## Aim
Present everything in the listing from the line containing "In this particular" down to the line containing "Answer: (D) pixel 337 942" as a Markdown table with the columns "No." and "Text", numbering each line and skipping blank lines. Leave the pictures out of the table.

--- start of Records shown ---

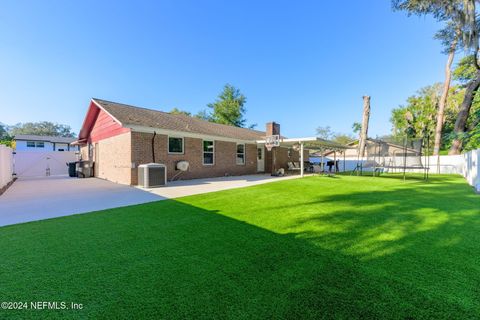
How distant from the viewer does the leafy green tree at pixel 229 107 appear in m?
31.3

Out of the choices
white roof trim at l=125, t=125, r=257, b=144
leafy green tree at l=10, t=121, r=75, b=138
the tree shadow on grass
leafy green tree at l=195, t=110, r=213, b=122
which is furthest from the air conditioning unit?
leafy green tree at l=10, t=121, r=75, b=138

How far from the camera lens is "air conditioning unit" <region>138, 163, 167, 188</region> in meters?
Result: 8.45

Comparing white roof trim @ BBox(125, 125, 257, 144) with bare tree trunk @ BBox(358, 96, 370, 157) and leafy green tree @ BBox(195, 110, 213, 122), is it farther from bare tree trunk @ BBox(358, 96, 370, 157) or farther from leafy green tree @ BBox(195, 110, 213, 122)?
leafy green tree @ BBox(195, 110, 213, 122)

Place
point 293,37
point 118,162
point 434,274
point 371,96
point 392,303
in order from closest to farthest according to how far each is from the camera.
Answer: point 392,303
point 434,274
point 118,162
point 293,37
point 371,96

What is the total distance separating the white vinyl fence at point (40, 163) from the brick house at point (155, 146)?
2149mm

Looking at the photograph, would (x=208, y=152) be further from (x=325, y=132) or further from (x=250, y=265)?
(x=325, y=132)

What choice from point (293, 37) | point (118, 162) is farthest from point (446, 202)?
point (293, 37)

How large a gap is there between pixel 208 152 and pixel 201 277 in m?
10.3

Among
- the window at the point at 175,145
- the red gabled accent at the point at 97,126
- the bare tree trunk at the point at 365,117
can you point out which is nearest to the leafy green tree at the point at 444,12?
the bare tree trunk at the point at 365,117

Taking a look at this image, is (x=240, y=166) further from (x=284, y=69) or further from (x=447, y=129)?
(x=447, y=129)

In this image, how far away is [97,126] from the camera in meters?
12.7

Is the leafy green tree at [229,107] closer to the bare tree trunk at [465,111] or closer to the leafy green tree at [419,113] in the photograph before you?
the leafy green tree at [419,113]

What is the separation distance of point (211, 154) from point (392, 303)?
36.6ft

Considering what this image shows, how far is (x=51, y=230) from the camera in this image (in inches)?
139
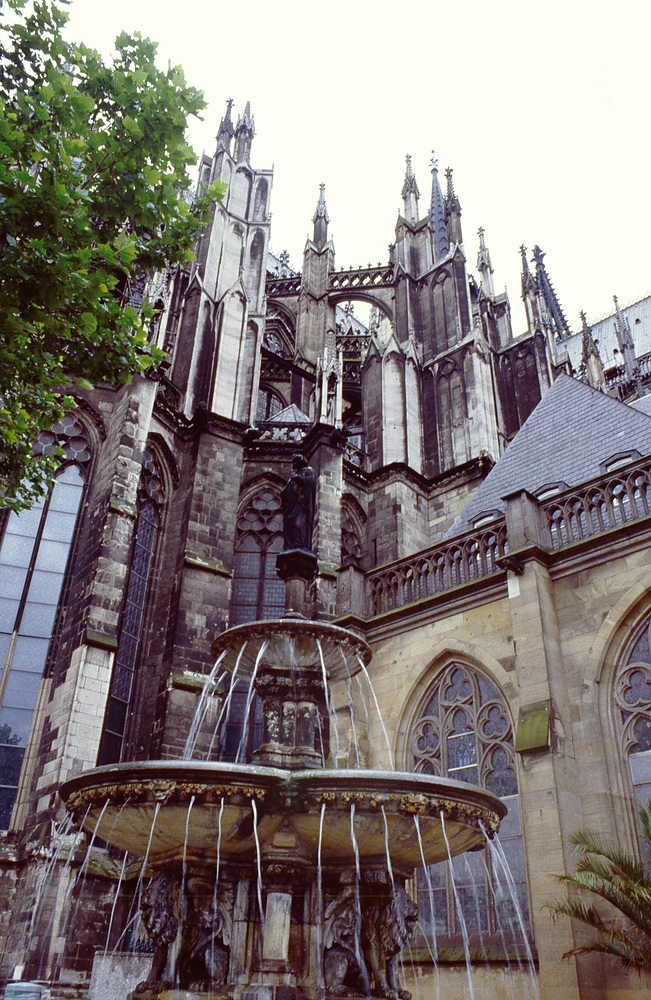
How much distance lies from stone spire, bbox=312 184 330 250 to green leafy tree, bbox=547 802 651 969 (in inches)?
967

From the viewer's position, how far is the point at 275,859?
6.15m

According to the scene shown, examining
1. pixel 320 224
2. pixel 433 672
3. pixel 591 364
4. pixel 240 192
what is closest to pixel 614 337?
pixel 591 364

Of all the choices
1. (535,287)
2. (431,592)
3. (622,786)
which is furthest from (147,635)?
(535,287)

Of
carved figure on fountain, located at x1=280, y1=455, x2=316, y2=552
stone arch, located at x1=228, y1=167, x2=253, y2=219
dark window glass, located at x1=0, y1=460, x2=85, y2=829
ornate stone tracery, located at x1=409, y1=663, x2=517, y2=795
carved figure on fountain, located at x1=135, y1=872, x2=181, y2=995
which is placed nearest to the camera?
carved figure on fountain, located at x1=135, y1=872, x2=181, y2=995

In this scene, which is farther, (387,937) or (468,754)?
(468,754)

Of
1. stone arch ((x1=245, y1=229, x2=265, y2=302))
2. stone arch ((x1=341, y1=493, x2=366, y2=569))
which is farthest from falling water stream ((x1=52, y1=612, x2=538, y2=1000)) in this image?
stone arch ((x1=245, y1=229, x2=265, y2=302))

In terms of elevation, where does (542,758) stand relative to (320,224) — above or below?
below

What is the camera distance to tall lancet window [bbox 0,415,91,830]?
12.4 metres

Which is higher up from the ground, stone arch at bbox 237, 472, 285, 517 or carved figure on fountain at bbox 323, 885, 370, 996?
stone arch at bbox 237, 472, 285, 517

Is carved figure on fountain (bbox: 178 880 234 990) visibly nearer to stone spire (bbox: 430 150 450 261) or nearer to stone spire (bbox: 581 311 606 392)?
→ stone spire (bbox: 430 150 450 261)

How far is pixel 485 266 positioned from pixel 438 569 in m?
18.6

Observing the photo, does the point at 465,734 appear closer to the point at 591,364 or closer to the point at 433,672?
the point at 433,672

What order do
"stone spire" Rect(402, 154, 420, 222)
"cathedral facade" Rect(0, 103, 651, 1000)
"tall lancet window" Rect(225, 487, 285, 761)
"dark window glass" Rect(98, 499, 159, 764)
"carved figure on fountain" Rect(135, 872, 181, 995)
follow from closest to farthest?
"carved figure on fountain" Rect(135, 872, 181, 995) → "cathedral facade" Rect(0, 103, 651, 1000) → "dark window glass" Rect(98, 499, 159, 764) → "tall lancet window" Rect(225, 487, 285, 761) → "stone spire" Rect(402, 154, 420, 222)

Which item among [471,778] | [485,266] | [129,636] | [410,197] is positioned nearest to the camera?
[471,778]
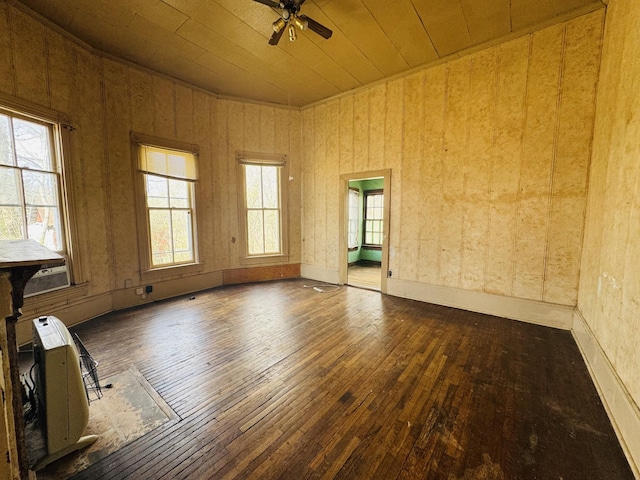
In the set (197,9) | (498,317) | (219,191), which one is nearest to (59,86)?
(197,9)

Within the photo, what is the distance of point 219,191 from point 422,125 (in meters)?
3.75

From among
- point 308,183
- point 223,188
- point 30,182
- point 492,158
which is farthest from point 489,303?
point 30,182

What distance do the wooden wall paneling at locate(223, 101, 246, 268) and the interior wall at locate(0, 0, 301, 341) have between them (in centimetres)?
2

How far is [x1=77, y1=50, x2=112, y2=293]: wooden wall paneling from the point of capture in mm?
3305

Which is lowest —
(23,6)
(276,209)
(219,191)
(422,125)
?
(276,209)

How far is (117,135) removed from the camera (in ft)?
12.0

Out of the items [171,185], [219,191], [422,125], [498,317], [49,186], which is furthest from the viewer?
[219,191]

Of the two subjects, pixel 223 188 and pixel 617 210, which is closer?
pixel 617 210

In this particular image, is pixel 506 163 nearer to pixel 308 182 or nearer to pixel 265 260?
pixel 308 182

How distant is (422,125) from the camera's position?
3953 mm

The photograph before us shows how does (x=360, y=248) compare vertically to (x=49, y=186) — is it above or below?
below

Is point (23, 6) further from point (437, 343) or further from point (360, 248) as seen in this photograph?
point (360, 248)

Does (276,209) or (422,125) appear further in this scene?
(276,209)

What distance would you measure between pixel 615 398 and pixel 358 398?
5.73ft
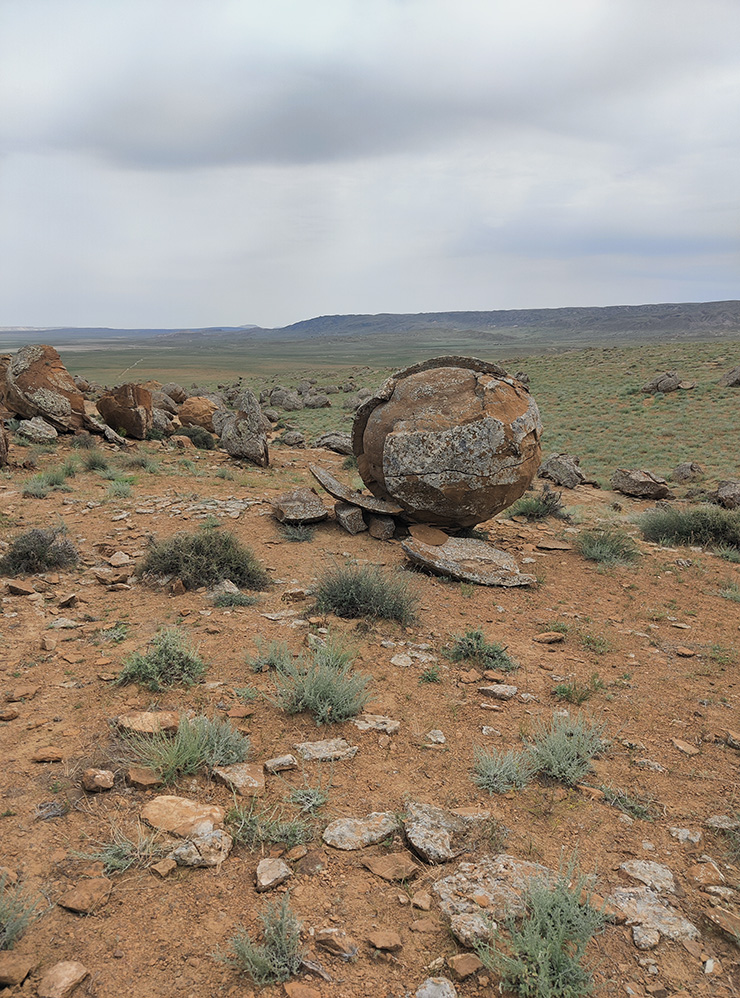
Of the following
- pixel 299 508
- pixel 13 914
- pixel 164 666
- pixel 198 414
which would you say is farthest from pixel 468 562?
pixel 198 414

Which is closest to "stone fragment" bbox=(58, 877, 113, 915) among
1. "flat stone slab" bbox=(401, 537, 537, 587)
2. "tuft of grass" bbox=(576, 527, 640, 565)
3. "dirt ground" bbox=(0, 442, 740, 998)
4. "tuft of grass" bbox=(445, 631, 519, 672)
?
"dirt ground" bbox=(0, 442, 740, 998)

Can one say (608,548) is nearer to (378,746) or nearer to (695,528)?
(695,528)

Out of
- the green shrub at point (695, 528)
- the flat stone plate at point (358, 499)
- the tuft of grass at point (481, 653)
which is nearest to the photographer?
the tuft of grass at point (481, 653)

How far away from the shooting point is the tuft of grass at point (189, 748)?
3373mm

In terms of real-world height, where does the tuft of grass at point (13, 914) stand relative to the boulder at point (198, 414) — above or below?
below

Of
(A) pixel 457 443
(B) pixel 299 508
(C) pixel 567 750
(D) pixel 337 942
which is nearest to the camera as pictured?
Answer: (D) pixel 337 942

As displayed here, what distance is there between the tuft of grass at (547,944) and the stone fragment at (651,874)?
0.39 meters

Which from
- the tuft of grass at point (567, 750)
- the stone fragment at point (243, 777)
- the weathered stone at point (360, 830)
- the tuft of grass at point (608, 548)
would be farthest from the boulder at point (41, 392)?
the tuft of grass at point (567, 750)

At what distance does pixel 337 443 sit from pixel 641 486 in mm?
9204

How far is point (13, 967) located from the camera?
220 cm

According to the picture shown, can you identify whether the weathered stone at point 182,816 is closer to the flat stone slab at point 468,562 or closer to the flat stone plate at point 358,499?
the flat stone slab at point 468,562

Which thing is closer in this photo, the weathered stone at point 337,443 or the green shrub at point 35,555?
the green shrub at point 35,555

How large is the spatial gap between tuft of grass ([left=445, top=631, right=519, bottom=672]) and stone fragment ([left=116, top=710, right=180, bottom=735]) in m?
2.55

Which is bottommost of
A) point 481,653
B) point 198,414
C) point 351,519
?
point 481,653
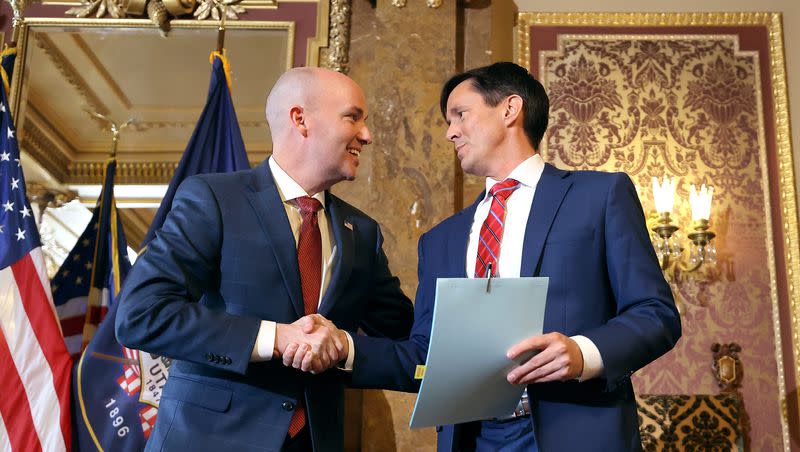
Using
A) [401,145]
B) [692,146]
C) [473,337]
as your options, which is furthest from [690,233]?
[473,337]

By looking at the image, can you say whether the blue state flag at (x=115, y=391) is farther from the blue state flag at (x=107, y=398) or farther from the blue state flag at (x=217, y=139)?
the blue state flag at (x=217, y=139)

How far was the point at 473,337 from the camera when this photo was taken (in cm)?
172

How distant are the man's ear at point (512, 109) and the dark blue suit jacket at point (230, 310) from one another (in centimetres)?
57

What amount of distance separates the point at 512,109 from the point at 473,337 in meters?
0.92

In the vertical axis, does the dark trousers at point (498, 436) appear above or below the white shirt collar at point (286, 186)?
below

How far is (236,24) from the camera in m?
4.34

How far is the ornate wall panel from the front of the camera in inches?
154

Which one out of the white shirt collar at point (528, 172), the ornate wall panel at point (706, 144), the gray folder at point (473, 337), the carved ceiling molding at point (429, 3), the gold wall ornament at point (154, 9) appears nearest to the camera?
the gray folder at point (473, 337)

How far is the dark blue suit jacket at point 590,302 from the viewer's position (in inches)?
71.7

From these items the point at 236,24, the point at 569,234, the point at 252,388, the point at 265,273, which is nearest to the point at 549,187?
the point at 569,234

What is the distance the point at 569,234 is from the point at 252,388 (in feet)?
2.71

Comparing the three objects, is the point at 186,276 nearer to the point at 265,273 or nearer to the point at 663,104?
the point at 265,273

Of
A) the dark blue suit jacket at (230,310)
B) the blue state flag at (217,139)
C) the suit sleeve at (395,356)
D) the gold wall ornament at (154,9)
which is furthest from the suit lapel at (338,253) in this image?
the gold wall ornament at (154,9)

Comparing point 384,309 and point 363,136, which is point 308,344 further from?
point 363,136
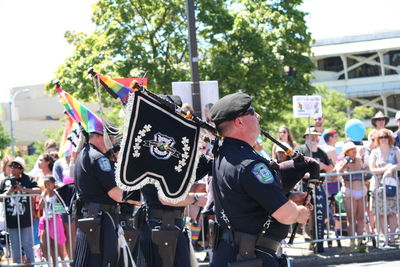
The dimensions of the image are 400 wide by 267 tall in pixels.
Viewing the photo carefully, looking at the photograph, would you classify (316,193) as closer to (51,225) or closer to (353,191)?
(353,191)

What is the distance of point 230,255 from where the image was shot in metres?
4.38

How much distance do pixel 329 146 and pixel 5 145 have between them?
51.6m

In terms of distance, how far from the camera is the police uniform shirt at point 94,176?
22.0ft

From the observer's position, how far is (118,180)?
5188 mm

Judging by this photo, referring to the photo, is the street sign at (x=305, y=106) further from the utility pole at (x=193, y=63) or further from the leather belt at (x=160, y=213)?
the leather belt at (x=160, y=213)

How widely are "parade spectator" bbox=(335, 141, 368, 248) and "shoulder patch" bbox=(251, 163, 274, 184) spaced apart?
653cm

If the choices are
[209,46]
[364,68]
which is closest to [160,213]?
[209,46]

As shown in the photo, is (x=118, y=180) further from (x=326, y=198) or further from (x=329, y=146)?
(x=329, y=146)

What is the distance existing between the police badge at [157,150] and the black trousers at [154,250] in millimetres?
1281

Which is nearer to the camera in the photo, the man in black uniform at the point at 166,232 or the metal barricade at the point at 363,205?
the man in black uniform at the point at 166,232

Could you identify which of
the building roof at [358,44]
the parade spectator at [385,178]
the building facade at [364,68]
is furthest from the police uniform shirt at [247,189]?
the building facade at [364,68]

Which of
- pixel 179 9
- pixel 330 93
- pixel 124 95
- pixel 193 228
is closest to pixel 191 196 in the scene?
pixel 124 95

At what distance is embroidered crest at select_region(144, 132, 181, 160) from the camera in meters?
5.14

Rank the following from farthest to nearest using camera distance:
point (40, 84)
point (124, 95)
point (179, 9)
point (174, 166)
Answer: point (40, 84) → point (179, 9) → point (124, 95) → point (174, 166)
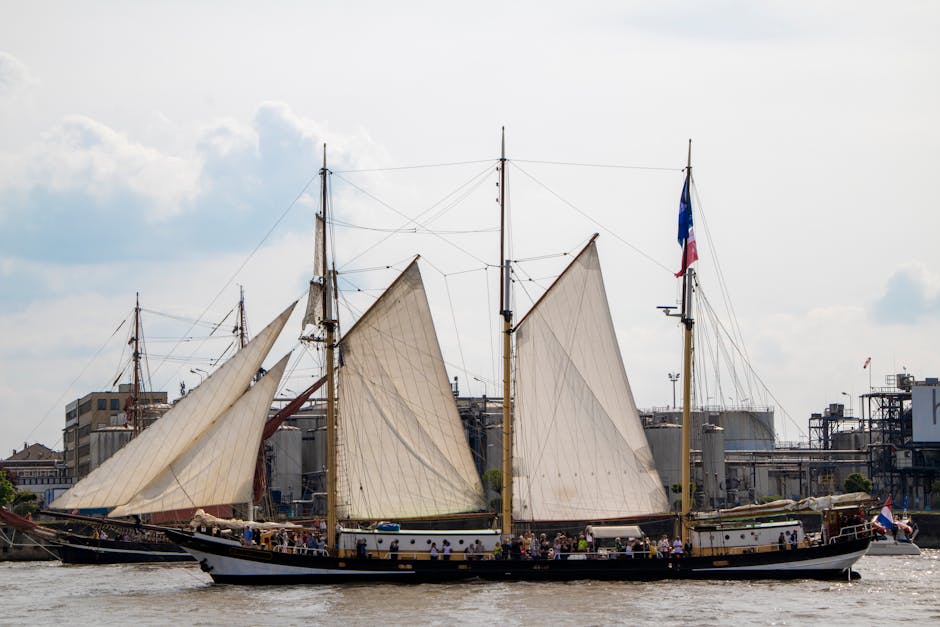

--- end of Records shown ---

## Exercise answer
| No. | Text |
|---|---|
| 1 | In this particular image, is pixel 506 163 nearer to pixel 308 182 or nearer to pixel 265 260? |
| 2 | pixel 308 182 |
| 3 | How distant is (422,125) from the camera's position? |
| 4 | 3953 mm |
| 5 | The photograph before us shows how does (x=360, y=248) compare vertically to (x=49, y=186) — is it above or below? |
| 6 | below |
| 7 | Is point (23, 6) further from point (437, 343) or further from point (360, 248) as seen in this photograph? |
| 8 | point (360, 248) |
| 9 | Does (276,209) or (422,125) appear further in this scene? |
| 10 | (276,209) |
| 11 | What distance would you measure between pixel 615 398 and pixel 358 398? |
| 12 | 5.73ft |
| 13 | Of the following |
| 14 | - pixel 299 508 |
| 15 | - pixel 13 914 |
| 16 | - pixel 164 666 |
| 17 | - pixel 198 414 |
| 18 | which would you say is farthest from pixel 468 562? |
| 19 | pixel 198 414 |
| 20 | Which is closest to "stone fragment" bbox=(58, 877, 113, 915) among |
| 21 | 1. "flat stone slab" bbox=(401, 537, 537, 587) |
| 22 | 2. "tuft of grass" bbox=(576, 527, 640, 565) |
| 23 | 3. "dirt ground" bbox=(0, 442, 740, 998) |
| 24 | 4. "tuft of grass" bbox=(445, 631, 519, 672) |
| 25 | ? |
| 26 | "dirt ground" bbox=(0, 442, 740, 998) |
| 27 | Can one say (608,548) is nearer to (378,746) or nearer to (695,528)? |
| 28 | (695,528) |
| 29 | Out of |
| 30 | - the green shrub at point (695, 528) |
| 31 | - the flat stone plate at point (358, 499) |
| 32 | - the tuft of grass at point (481, 653) |
| 33 | which is nearest to the photographer? |
| 34 | the tuft of grass at point (481, 653) |
| 35 | How far away from the shooting point is the tuft of grass at point (189, 748)? |
| 36 | 3373mm |
| 37 | In terms of real-world height, where does the tuft of grass at point (13, 914) stand relative to the boulder at point (198, 414) — above or below? |
| 38 | below |
| 39 | Of |
| 40 | (A) pixel 457 443 |
| 41 | (B) pixel 299 508 |
| 42 | (C) pixel 567 750 |
| 43 | (D) pixel 337 942 |
| 44 | which is nearest to the camera as pictured? |
| 45 | Answer: (D) pixel 337 942 |